13. Dracula Untold'daki Türkler



Bir çok batılı filmde Türklerin hepsinin kara kuru, Araplar gibi tasvir edilmesi yıllardır kanayan bir yaramızdı. En azından filmde olumlu olarak görebileceğimiz bir faktör, Türkler karma bir millet olarak gösteriliyor. Bunda devşirme sisteminin etkilerinin olduğunun da altı çiziliyor. Esmeri de var, sarışını da bu açıdan Türk ordusuna bakıp içimiz açıldı diyebiliriz. 

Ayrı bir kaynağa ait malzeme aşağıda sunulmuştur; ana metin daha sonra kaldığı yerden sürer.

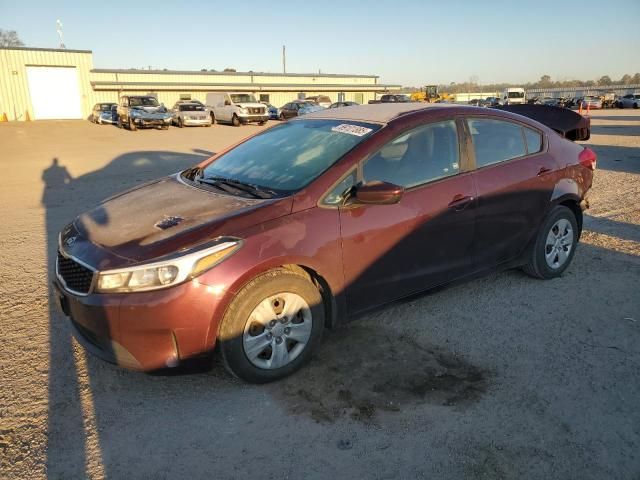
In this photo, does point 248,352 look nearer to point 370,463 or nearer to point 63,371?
point 370,463

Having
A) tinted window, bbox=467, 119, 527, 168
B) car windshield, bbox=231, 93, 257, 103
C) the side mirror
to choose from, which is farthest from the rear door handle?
car windshield, bbox=231, 93, 257, 103

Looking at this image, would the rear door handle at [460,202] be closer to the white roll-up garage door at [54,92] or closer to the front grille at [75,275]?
A: the front grille at [75,275]

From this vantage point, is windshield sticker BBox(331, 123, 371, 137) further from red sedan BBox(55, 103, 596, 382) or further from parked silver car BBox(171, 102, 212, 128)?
parked silver car BBox(171, 102, 212, 128)

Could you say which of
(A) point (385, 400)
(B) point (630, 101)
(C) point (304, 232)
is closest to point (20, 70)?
(C) point (304, 232)

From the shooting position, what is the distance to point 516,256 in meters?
4.35

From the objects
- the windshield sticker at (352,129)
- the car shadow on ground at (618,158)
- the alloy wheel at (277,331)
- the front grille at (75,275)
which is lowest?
the car shadow on ground at (618,158)

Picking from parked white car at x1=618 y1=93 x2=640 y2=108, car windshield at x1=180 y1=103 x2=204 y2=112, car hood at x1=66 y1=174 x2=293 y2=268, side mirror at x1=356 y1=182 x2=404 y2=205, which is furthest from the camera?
parked white car at x1=618 y1=93 x2=640 y2=108

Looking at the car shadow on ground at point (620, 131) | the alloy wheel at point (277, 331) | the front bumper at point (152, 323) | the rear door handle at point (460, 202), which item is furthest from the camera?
the car shadow on ground at point (620, 131)

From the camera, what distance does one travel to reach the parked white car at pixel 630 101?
1869 inches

14. Dracula Untold'daki Türkçe



Filmde az da olsa Türkçe duymak da mümkün. Türk askerlerinin ve Sultan Mehmet'in Türkçeleri akıcı ve temiz, Vlad'ın Türkçesi ise biraz aksanlı. Bu açıdan dilimizin konuşulduğu bir filmi görmek güzel. Ancak filmin genelinde modern İngilizce kullanılmış. Romence tek bir kelime duymadığımız filmde, bu konuda sanki biraz kolaya kaçılmış gibi. 

15. Osmanlı mı Türk mü?



Filmde "Osmanlı" tanımı hiç kullanılmamış. Sadece Türkler deniyor. 

16. Devşirme sistemi



Devşirme sistemi Osmanlı ordusunun en büyük insan kaynağıydı desek yanlış olmaz. Osmanlı ordusu özellikle de Yeniçeri ocağı, ele geçirilen bölgelerden toplanan çocukların Osmanlı himayesinde yetiştirilmesiyle güçlendiriliyordu. Bu sistemle devşirme olarak Osmanlı sarayına giren bir çok gencin sadrazamlığa bile yükselmesi söz konusuydu. Bunlar arasında popüler kültürde Muhteşem Yüzyıl'da karşımıza çıkan Pargalı İbrahim Paşa en meşhurlardan biridir. Evet bir çocuğun ailesinden kopartılması hoş bir durum değil. Bu noktada özellikle evladını kaybeden ailelerin çektiği acıları düşününce bu sistemi onaylamak pek mümkün olmuyor. Ancak filmde devşirme sistemi sadece köleleştirme olarak gösterilmiş. Bu noktada tarihi açıdan tartışmalara yol açması muhtemel. 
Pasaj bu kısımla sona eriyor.